If your goal is to stream to S3, here is a helper that I have implemented and tested:
def uploadStream(bucket: String, key: String, enum: Enumerator[Array[Byte]])
(implicit ec: ExecutionContext): Future[CompleteMultipartUploadResult] = {
import scala.collection.JavaConversions._
val initRequest = new InitiateMultipartUploadRequest(bucket, key)
val initResponse = s3.initiateMultipartUpload(initRequest)
val uploadId = initResponse.getUploadId
val rechunker: Enumeratee[Array[Byte], Array[Byte]] = Enumeratee.grouped {
Traversable.takeUpTo[Array[Byte]](5 * 1024 * 1024) &>> Iteratee.consume()
}
val uploader = Iteratee.foldM[Array[Byte], Seq[PartETag]](Seq.empty) { case (etags, bytes) =>
val uploadRequest = new UploadPartRequest()
.withBucketName(bucket)
.withKey(key)
.withPartNumber(etags.length + 1)
.withUploadId(uploadId)
.withInputStream(new ByteArrayInputStream(bytes))
.withPartSize(bytes.length)
val etag = Future { s3.uploadPart(uploadRequest).getPartETag }
etag.map(etags :+ _)
}
val futETags = enum &> rechunker |>>> uploader
futETags.map { etags =>
val compRequest = new CompleteMultipartUploadRequest(bucket, key, uploadId, etags.toBuffer[PartETag])
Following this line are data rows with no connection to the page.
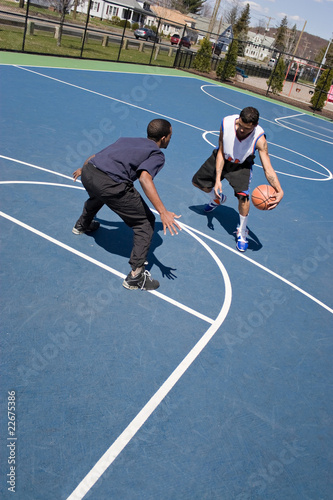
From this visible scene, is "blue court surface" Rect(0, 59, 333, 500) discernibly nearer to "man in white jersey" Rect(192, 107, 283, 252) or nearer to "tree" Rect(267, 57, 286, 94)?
"man in white jersey" Rect(192, 107, 283, 252)

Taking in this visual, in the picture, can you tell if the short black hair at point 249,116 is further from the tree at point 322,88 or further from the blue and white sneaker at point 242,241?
the tree at point 322,88

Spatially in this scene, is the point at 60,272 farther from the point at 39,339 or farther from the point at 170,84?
the point at 170,84

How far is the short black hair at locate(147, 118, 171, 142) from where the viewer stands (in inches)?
171

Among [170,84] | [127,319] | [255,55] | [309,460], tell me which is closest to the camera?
[309,460]

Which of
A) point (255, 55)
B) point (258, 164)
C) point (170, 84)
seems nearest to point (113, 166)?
point (258, 164)

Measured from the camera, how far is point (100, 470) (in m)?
2.78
s3.completeMultipartUpload(compRequest)
}.recoverWith { case e: Exception =>
s3.abortMultipartUpload(new AbortMultipartUploadRequest(bucket, key, uploadId))
Future.failed(e)
}
}
add the following to your config file
play.http.parser.maxMemoryBuffer=256K
For those who are also trying to figure out a solution of this streaming problem, instead of writing a whole new BodyParser, you can also use what has already been implemented in parse.multipartFormData.
You can implement something like below to overwrite the default handler handleFilePartAsTemporaryFile.
def handleFilePartAsS3FileUpload: PartHandler[FilePart[String]] = {
handleFilePart {
case FileInfo(partName, filename, contentType) =>
(rechunkAdapter &>> writeToS3).map {
_ =>
val compRequest = new CompleteMultipartUploadRequest(...)
amazonS3Client.completeMultipartUpload(compRequest)
...
}
}
}
def multipartFormDataS3: BodyParser[MultipartFormData[String]] = multipartFormData(handleFilePartAsS3FileUpload)
I am able to make this work but I am still not sure whether the whole upload process is streamed. I tried some large files, it seems the S3 upload only starts when the whole file has been sent from the client side.
I looked at the above parser implementation and I think everything is connected using Iteratee so the file should be streamed.
If someone has some insight on this, that will be very helpful.